Cotton Mather, for example, was a Congregationalist, and I think it's
safe to say that he was a Puritan.  Most Congregationalists were Puritans.

The church in Dorchester, Mass. was Congregationalist, as was the one
in Dorchester, S.C., and the one in Midway, Georgia.  Rev. Joseph Lord
and Rev. John Osgood were Congregationalists; probably Rev. Hugh Fisher
(the one between those two in S.C.) was, as well.

Rev. Osgood was also the first minister in Midway.  Rev. Abiel Holmes
was Congregationalist, so far as I know.  Similarly Rev. Jedidiah Morse.

In Georgia, presumably due to the proximity of Midway to Darien, which
was a Scottish settlement, Scottish Presbyterian influence became greater.
Presbyterians were, after all, in origin the Scottish church founded by
John Knox on Calvinist principles, while Congregationalists were English
Calvinists, so there wasn't a great deal of difference between the two
denominations.

Most of the pastors of Midway were Presbyterian, although the church and
society were always Congregationalist in form.  Methodists often preached
at Midway; when William Bartram visited in 1774, Rev. Osgood had died,
and a Methodist was preaching that particular week.

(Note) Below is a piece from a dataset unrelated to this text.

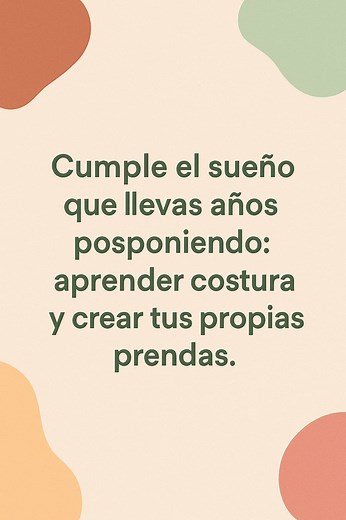 Cumple el sueño que llevas años posponiendo: aprender costura y crear tus propias prendas.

The S.C. and Midway colony was more willing to listen to other denominations
than the Mathers had been.  This may have had more than a little to do with
why this colony moved south.  Yet in traditions and organizational form,
they were Puritans.  A slightly different kind of Puritans, it's true,
also coming originally from a different area of England.  But Puritans
nonetheless.

In their southern homes they were even more unusual than they had
been in Massachusetts, because they were the only Puritan colony
in the southern states.  Their standards of religious practice,
learning, decorum, etc. made them stand out.